QUESTIONS:
• 1. Answer these questions from the article about Ember Suh's toxicology mentorship.
(a) What town is Suh a native of?
(b) At which university would she receive a certificate of completion?
(c) How many mentees make up the 2022 class?
• 2. Carry on the article below about Ember Suh's toxicology mentorship, starting right after its final sentence.

First-generation student Ember Suh, a senior chemistry major at the University of Mississippi, has been named a 2022 mentee for Toxicology Mentoring Skills Development and Training, a program that bolsters underrepresented populations in science, technology, engineering and mathematics fields. The program will allow the Southaven native to discover different applications of toxicology – the study of diagnosing and treating exposure to toxins – and find the niche she is most passionate about, Suh said. A member of the Sally McDonnell Barksdale Honor College majoring in forensic chemistry, Suh said she hopes to use the skills she picks up to help make a real-world impact on communities around her.
“I actually was interested in lead being found in drinking water and other chemicals in water supplies in the past,” Suh said. “I became interested in that because I wanted to do something about the Jackson and Flint water crises.”
Suh took a toxicology class in 2021 under Kristine Willett, professor of pharmacology and environmental toxicology and chair of the Department of Biomolecular Sciences, in 2021. It was Willett who encouraged Suh to apply for the mentorship program.
“She stuck out among her classmates because she got a 100% on everything – nobody gets a 100 on everything,” Willett said.
As a part of the program, Suh will attend a workshop at the University of California at Davis, meet monthly with her mentor and, if successful, be awarded a certificate of completion at Tuskegee University.
Each participant in the 2022 class of 25 mentees is assigned a mentor in their field of study. Suh will shadow Mike Peterson in his role as a principal at Gradient, an environmental and risk sciences consulting firm.
Having an assigned mentor helps to bridge cultural gaps in education while alleviating some of the burden on underrepresented groups, Willett said.
“If you’re a first-generation or underrepresented student, you may not know all of the options,” Willett said. “If you happen to have one good mentor, they can do that for you. But that’s more of a luck, positional and potentially privileged thing.
“This will build community and help participants see the diversity of career pathways and options.”
Funded by the National Institutes of Health, the Toxicology MSDT program provides career development opportunities for students of underserved backgrounds in the field, where there is a “critical lack” of diversity, the program’s description cites.
Eden Tanner, an Ole Miss assistant professor of chemistry and biochemistry, said she has noted a lack of diversity in STEM fields, and that the lack of different voices in research can have real-world effects, particularly on underserved populations.
“Diverse teams are more creative, better at their jobs, and they’re better at science,” Tanner said. “A lot of what we do stems from that diversity. A lot of the great ideas that our teams have happened because team members bring different life experiences to the table.

[Stored dataset items]
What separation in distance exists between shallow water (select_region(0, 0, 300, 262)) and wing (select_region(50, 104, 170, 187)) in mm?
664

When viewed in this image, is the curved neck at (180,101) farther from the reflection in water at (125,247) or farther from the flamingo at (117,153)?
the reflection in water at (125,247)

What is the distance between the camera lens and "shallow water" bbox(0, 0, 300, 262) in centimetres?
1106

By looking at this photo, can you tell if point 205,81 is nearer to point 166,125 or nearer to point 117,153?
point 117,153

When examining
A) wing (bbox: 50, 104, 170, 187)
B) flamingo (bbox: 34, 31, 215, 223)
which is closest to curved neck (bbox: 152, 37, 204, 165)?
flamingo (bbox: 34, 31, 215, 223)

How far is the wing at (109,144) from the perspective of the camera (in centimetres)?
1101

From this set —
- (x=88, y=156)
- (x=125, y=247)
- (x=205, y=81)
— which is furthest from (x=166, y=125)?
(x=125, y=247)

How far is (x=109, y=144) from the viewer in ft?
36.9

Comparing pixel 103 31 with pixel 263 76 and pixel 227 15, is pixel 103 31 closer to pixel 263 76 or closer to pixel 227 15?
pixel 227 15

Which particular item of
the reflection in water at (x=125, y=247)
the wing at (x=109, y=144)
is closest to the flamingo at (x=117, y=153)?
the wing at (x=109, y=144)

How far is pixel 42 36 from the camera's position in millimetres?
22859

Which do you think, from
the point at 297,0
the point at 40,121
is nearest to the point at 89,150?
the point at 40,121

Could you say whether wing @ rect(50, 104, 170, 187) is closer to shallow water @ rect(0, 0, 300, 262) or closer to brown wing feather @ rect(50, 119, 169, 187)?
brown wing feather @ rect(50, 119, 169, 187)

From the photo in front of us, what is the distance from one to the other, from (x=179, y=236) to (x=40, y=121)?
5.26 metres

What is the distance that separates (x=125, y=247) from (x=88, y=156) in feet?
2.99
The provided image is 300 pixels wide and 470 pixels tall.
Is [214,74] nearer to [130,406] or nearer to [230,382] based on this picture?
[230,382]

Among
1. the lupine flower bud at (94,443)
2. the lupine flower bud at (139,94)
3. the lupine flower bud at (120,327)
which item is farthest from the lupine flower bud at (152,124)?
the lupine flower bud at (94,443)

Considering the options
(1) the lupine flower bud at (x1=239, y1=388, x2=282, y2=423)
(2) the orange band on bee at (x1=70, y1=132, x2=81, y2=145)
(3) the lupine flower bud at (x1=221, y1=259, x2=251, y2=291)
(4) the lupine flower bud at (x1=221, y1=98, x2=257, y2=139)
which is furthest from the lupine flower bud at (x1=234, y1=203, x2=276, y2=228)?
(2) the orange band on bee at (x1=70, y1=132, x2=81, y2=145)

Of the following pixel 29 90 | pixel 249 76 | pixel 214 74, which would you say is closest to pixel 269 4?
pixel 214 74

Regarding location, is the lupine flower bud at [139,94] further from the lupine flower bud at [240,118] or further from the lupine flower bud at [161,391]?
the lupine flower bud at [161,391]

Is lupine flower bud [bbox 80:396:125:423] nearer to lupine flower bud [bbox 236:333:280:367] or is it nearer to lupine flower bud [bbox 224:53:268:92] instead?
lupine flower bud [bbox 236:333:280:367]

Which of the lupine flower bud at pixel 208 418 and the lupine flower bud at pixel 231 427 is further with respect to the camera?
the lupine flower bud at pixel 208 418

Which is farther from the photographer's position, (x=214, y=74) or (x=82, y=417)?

ANSWERS TO THE EXERCISE:
• 1.
(a) Southaven
(b) Tuskegee University
(c) 25

• 2.
“… The critical lack of diversity in many fields, including toxicology, has hugely deleterious effects on people, and it goes some way to explaining health disparities.”
Suh’s parents emigrated from South Korea in the 1990s. Growing up as a second-generation American and first-generation student, Suh said her South Korean background has influenced how she communicates with professors and peers.
“I’m still having problems talking with mentors and professors,” she said. “I think it’s a part of South Korean culture. If there’s someone older than us or in a higher position than us, we’re supposed to respect them.
“I think because of that mindset, I’ve been nervous talking to people older than me and in a higher position than me, especially professors. I think I’m still trying to find a way to relate to them and talk comfortably with them.”
This problem is rampant among many underserved populations, Tanner said. Not having generational knowledge about higher education – how to apply for scholarships and graduate schools, different fields of study available, even not knowing about office hours – means some students never take advantage of university resources.
Finding a good mentor, someone who can open doors for students and nurture their passions, is at best a matter of luck, and at worst a matter of privilege, Tanner said. Programs such as Toxicology MSDT take luck out of the equation by partnering students with mentors directly.
As a toxicologist, Suh hopes to continue advocating for minority and underprivileged populations.
During her graduate research, Suh said she wants to analyze airborne pollutants in the Memphis area. This interest arose after she heard of a recent finding of an EPA-classified carcinogen in the air there, she said.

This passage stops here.